------ Selected passage ------
The Coalition for Clean and Fair Elections (Bersih 2.0) calls on Prime Minister Ismail Sabri Yaakob to pursue governance and institutional reforms as his priority, apart from handling Covid and the economy, during his term in office until the next general election due in less than two years’ time.
The urgings of the Agong for “new politics” and for an end to the “winner-takes-all” political culture cannot materialise unless systemic and structural causes that contribute to the instability are addressed through amendments and enactment of laws.
We reiterate our call for a vote of confidence to be moved in a special sitting of the Dewan Rakyat to affirm the appointment of Ismail Sabri as the ninth Prime Minister. This should take place before the third session of Parliament is prorogued on 30 August 2021.
Efforts to achieve multipartisanship must be achieved through the present parliamentary system of government where the role of the opposition must be preserved and enhanced, instead of through a unity government or war cabinet where all parties with elected representatives are included in government.
While the idea of unity is appealing, the cost of such a system of government would mean a bloated cabinet, the loss of checks and balances, a loss of scrutiny, a loss of competition of performance and ideas, and no alternative for the people to choose from. Unity would also be illusionary, as rivalry for more lucrative posts and ministries would create more dysfunctionality and instability that will further plunge us into a political abyss.
We urge Ismail Sabri to learn from the failure of Mahiaddin Yasin’s administration where he failed to engage constructively with the opposition but spent much of his 17 months in office trying to stifle and block his political opponents through suspension of Parliament and encouraging defections.
Ismail Sabri has to immediately initiate discussions with Pakatan Harapan (PH) and other parties in opposition on governance and institutional reforms that would give meaningful roles to the opposition in tackling Covid and the economy, and level the playing field for all parties. Agreements made through these discussions can be reflected in publicly signed confidence-and-supply agreements that include a clear timeline for fulfilment of these reforms before the next general election has to be called.
------
### [Set of tasks]
1) Retype the Bersih 2.0 statement on reforms from "Efforts to achieve" up to and including "a political abyss.".
2) Write what comes next in the Bersih 2.0 statement on reforms, picking up after its final sentence.
------ Dataset content ------
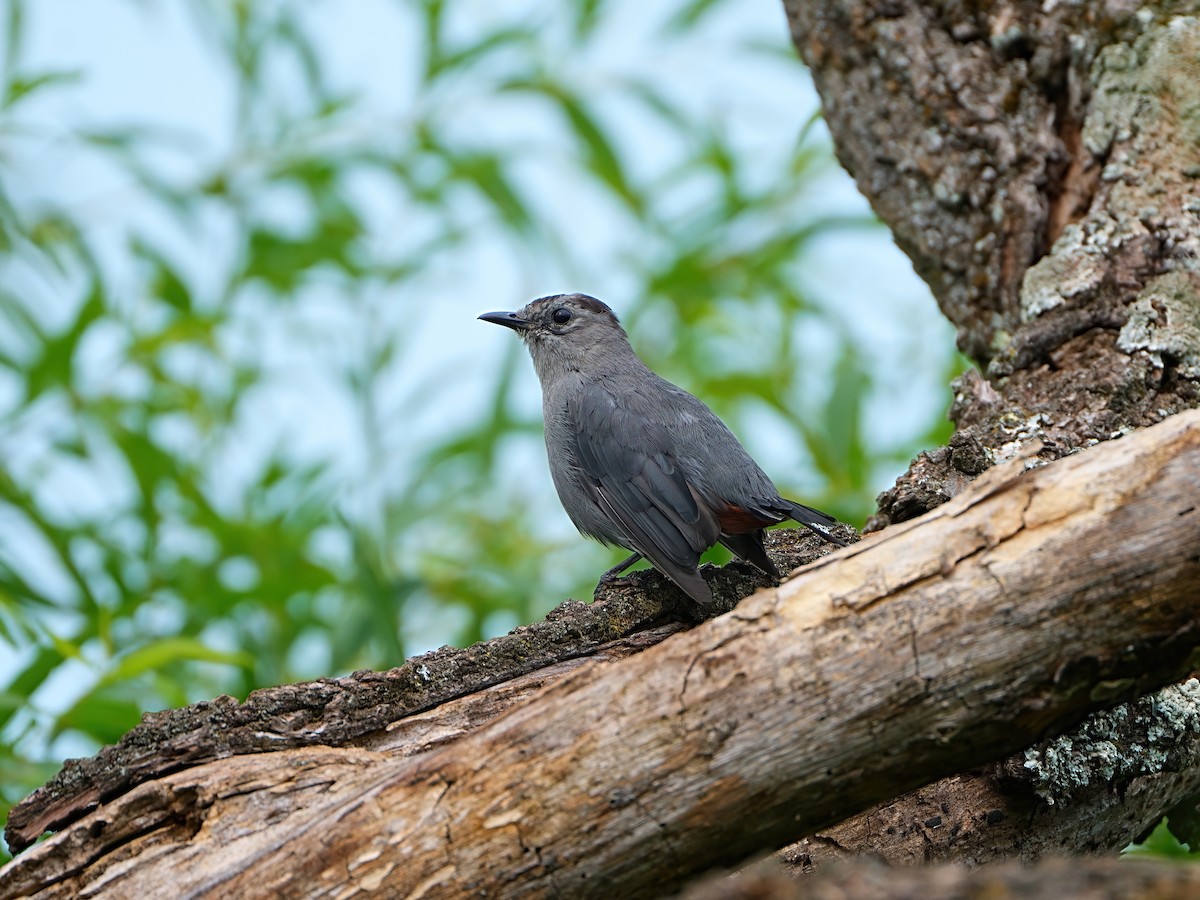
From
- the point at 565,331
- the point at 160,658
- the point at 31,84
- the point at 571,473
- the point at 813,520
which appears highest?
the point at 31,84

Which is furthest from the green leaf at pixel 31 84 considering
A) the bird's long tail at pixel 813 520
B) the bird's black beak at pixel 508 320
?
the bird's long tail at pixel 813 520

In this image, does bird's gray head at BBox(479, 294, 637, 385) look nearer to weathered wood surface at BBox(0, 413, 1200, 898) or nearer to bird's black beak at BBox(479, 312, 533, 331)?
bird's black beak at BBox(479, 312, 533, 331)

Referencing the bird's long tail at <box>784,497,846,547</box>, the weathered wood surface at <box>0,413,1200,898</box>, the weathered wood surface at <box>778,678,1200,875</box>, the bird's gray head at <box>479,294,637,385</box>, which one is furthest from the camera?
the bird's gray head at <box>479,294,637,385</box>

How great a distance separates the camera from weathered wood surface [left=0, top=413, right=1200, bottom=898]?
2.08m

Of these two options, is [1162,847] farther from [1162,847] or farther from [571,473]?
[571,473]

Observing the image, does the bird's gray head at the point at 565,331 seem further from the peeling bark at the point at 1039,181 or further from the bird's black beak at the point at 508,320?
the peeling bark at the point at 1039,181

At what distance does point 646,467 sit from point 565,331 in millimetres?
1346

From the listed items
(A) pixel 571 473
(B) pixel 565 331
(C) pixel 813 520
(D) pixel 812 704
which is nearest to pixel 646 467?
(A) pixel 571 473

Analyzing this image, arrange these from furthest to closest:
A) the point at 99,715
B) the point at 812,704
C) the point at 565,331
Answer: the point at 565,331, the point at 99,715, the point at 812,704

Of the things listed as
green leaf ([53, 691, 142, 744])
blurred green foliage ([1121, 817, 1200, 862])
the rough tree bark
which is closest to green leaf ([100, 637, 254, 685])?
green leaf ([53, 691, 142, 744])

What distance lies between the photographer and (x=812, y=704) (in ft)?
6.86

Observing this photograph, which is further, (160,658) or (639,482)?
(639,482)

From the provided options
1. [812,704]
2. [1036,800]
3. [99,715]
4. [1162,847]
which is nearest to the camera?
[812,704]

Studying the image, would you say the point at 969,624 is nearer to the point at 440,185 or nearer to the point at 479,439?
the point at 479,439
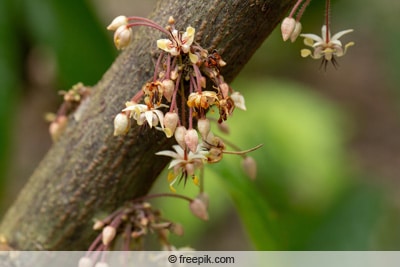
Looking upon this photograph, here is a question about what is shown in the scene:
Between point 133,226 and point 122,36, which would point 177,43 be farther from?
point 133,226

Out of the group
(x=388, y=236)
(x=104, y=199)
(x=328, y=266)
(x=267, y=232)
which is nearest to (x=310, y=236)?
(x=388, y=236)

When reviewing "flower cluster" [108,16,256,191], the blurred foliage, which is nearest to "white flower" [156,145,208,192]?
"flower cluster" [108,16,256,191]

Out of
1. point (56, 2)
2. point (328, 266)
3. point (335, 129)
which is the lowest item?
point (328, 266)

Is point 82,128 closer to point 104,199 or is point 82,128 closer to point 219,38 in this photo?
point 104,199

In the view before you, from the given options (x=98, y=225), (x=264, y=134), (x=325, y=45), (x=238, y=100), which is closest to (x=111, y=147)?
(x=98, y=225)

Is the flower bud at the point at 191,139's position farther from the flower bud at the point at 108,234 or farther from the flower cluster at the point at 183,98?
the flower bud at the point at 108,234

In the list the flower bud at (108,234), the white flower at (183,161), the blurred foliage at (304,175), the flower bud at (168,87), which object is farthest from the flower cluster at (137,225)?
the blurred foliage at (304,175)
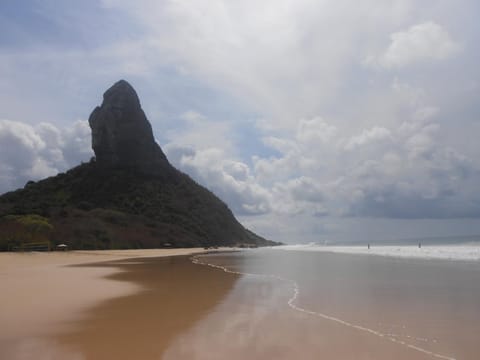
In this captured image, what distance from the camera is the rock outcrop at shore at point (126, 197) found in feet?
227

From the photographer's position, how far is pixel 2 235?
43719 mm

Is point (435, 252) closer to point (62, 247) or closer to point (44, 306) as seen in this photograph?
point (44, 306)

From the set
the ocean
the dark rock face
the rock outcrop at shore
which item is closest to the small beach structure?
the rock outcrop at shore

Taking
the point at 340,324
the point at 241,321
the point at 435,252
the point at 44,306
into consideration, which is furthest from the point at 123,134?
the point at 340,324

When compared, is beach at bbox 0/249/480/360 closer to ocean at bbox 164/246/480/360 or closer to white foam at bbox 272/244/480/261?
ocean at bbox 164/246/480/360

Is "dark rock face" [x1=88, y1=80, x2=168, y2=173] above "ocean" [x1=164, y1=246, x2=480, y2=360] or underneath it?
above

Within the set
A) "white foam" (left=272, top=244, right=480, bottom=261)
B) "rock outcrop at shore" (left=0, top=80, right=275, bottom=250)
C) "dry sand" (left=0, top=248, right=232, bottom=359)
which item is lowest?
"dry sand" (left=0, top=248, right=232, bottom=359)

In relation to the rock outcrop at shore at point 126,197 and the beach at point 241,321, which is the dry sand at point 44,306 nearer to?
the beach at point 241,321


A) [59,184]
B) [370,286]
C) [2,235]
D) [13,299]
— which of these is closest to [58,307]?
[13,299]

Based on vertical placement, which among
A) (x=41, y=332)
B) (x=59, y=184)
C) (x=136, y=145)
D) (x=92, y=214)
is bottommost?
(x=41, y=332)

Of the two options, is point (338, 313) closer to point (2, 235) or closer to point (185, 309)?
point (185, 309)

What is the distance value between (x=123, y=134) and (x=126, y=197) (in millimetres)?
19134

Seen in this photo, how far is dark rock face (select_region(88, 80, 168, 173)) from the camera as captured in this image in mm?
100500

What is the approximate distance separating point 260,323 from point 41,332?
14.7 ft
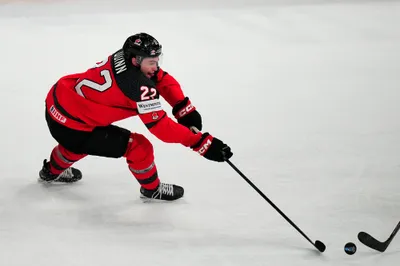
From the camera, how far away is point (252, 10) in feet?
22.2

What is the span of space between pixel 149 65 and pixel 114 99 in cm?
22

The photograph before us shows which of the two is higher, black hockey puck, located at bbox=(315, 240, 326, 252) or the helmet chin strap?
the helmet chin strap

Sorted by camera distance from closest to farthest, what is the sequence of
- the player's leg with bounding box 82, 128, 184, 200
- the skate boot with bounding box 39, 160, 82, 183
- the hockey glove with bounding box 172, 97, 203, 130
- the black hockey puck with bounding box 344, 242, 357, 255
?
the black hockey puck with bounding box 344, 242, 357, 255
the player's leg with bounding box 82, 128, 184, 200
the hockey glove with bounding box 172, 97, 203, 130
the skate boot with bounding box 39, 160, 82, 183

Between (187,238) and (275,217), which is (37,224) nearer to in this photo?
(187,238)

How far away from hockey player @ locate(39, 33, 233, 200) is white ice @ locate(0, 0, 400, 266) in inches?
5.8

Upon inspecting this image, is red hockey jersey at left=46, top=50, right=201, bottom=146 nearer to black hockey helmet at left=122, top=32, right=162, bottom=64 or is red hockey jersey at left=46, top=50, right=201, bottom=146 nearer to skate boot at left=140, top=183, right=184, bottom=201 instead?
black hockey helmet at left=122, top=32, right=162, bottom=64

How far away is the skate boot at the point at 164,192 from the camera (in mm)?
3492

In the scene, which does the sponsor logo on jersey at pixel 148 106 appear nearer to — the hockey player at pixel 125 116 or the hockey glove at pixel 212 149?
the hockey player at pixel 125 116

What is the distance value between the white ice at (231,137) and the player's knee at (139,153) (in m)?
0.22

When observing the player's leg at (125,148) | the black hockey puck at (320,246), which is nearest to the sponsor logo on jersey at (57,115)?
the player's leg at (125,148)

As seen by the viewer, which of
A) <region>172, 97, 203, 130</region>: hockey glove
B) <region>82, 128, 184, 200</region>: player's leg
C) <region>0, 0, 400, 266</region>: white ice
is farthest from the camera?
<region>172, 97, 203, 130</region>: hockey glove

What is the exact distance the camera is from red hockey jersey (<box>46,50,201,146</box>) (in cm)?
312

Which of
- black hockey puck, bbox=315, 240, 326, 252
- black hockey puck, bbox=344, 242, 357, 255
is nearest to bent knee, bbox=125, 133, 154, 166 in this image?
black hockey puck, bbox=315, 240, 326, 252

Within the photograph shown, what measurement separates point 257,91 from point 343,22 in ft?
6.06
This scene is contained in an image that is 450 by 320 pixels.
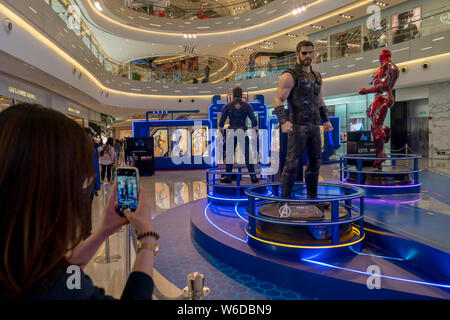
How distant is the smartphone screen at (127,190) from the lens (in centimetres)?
------
------ Dataset content ------
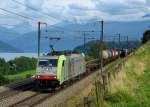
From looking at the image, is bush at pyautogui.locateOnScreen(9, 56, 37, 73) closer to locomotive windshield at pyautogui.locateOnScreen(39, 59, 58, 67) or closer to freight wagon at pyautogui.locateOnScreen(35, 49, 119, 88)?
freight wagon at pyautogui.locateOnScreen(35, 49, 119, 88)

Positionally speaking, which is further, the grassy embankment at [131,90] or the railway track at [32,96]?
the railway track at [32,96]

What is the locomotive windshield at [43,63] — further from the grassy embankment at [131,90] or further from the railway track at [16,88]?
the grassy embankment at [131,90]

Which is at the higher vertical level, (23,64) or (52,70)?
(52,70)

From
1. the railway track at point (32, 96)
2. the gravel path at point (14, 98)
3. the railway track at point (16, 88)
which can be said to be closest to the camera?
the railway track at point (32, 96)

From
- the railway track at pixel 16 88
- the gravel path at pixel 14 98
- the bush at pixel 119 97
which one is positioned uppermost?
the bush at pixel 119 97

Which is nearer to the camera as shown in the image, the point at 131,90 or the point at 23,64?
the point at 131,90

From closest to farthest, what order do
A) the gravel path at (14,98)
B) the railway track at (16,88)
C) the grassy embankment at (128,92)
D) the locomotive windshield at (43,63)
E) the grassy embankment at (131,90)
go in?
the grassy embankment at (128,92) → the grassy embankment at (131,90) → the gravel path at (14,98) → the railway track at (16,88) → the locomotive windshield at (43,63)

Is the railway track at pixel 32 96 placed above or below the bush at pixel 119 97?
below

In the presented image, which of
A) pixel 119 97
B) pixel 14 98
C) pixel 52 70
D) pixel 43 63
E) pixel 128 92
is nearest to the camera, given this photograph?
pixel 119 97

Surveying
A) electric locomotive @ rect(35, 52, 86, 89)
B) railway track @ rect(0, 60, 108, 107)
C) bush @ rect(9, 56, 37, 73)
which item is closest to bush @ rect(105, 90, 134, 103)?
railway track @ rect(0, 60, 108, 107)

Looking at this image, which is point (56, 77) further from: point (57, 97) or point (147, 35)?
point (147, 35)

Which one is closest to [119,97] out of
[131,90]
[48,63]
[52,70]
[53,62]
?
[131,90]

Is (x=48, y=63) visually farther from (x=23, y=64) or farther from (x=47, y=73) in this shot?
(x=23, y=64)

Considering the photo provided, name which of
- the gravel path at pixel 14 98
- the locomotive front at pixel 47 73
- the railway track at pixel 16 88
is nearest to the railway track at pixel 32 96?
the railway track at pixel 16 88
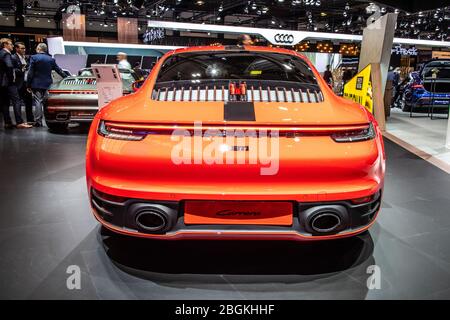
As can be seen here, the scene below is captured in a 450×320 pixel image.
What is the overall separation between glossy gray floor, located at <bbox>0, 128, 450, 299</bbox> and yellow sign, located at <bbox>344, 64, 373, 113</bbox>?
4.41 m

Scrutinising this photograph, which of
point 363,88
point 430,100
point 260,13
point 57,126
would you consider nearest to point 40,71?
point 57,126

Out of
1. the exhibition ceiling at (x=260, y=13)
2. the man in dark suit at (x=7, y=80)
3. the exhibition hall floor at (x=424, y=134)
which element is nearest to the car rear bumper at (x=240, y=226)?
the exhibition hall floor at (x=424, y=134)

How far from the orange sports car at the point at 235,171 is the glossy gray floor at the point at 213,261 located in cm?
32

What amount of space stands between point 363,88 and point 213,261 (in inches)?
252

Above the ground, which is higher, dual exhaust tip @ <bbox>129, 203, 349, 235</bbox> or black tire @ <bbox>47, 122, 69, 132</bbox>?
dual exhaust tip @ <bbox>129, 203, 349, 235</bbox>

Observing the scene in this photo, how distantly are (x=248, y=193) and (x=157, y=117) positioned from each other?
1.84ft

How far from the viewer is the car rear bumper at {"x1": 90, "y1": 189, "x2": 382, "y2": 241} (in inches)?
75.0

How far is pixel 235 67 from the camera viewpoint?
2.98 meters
------
------ Dataset content ------
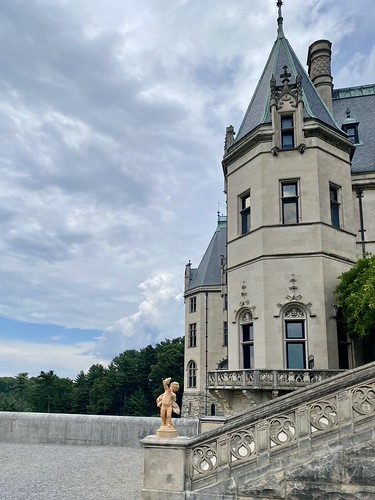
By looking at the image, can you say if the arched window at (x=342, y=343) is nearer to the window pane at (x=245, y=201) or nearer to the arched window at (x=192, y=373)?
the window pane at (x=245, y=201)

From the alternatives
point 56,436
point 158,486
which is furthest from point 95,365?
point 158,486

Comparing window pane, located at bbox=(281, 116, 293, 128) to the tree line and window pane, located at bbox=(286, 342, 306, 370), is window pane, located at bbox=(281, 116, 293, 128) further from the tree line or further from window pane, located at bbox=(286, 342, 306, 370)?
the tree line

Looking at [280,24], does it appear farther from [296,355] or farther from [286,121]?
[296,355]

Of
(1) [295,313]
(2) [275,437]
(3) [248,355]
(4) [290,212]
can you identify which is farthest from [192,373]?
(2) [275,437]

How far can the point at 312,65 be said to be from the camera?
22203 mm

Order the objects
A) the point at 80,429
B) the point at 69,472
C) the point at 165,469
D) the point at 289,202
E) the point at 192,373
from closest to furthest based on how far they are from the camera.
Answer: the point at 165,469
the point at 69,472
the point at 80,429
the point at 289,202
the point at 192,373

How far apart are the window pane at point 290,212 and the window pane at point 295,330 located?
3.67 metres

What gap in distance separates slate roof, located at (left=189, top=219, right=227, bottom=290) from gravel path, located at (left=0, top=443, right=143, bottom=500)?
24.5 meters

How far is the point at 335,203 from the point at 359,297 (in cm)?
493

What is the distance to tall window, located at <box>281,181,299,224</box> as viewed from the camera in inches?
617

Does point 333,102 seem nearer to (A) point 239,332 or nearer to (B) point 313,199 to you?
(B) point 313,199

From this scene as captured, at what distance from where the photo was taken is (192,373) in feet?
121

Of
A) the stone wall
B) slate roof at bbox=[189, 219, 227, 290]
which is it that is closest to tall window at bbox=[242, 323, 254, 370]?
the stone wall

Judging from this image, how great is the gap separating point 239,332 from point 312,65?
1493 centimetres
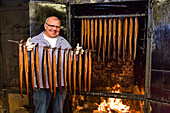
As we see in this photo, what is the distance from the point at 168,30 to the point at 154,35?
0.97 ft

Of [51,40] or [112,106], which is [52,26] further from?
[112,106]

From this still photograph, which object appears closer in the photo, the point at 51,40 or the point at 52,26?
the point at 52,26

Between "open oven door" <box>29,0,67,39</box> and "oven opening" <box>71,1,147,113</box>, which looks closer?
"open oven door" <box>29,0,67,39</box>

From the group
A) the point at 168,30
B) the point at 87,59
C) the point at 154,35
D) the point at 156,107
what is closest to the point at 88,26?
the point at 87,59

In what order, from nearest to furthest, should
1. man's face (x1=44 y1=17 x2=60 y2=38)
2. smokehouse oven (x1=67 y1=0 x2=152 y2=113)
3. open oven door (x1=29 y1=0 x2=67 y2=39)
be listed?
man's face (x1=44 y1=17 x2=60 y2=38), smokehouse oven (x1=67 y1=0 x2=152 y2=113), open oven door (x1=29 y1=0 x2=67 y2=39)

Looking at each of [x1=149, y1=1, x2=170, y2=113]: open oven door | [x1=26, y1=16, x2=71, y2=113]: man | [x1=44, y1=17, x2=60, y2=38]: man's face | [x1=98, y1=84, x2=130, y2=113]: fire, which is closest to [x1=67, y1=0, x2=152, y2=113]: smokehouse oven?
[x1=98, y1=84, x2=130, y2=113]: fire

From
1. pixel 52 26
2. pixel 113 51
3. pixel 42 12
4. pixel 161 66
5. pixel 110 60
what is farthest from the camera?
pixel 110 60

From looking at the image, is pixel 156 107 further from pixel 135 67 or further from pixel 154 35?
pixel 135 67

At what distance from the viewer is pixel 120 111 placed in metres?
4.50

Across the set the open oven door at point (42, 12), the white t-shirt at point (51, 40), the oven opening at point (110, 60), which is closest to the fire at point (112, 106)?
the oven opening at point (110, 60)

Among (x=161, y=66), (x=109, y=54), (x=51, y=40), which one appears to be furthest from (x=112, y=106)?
------
### [Set of answers]
1)
Efforts to achieve multipartisanship must be achieved through the present parliamentary system of government where the role of the opposition must be preserved and enhanced, instead of through a unity government or war cabinet where all parties with elected representatives are included in government.
While the idea of unity is appealing, the cost of such a system of government would mean a bloated cabinet, the loss of checks and balances, a loss of scrutiny, a loss of competition of performance and ideas, and no alternative for the people to choose from. Unity would also be illusionary, as rivalry for more lucrative posts and ministries would create more dysfunctionality and instability that will further plunge us into a political abyss.

2)
We also urge the opposition bloc to give serious consideration to any overtures by Ismail Sabri and enter into negotiations for confidence-and-supply agreements that pivot on major governance and institutional reforms. Any reforms negotiated must be legislated instead of merely done administratively so that they can be sustainable.
If Pakatan Harapan is able to negotiate for some of these reforms, it would have fulfilled some of the promises it made in its last election manifesto, even as the opposition. This would bode well for it as a reformist alternative government-in-waiting for the next general election.
Ismail Sabri should also realise that his government won’t be stable and effective without the support and collaboration of the 13 state governments, only five of which are controlled by Umno, while three each are helmed by PH and Pas, and one each by Gabungan Parti Sarawak and Gabungan Rakyat Sabah. His government must break free from overcentralisation and share policymaking power with the states. Decentralisation should be part of the confidence-and-supply agreements.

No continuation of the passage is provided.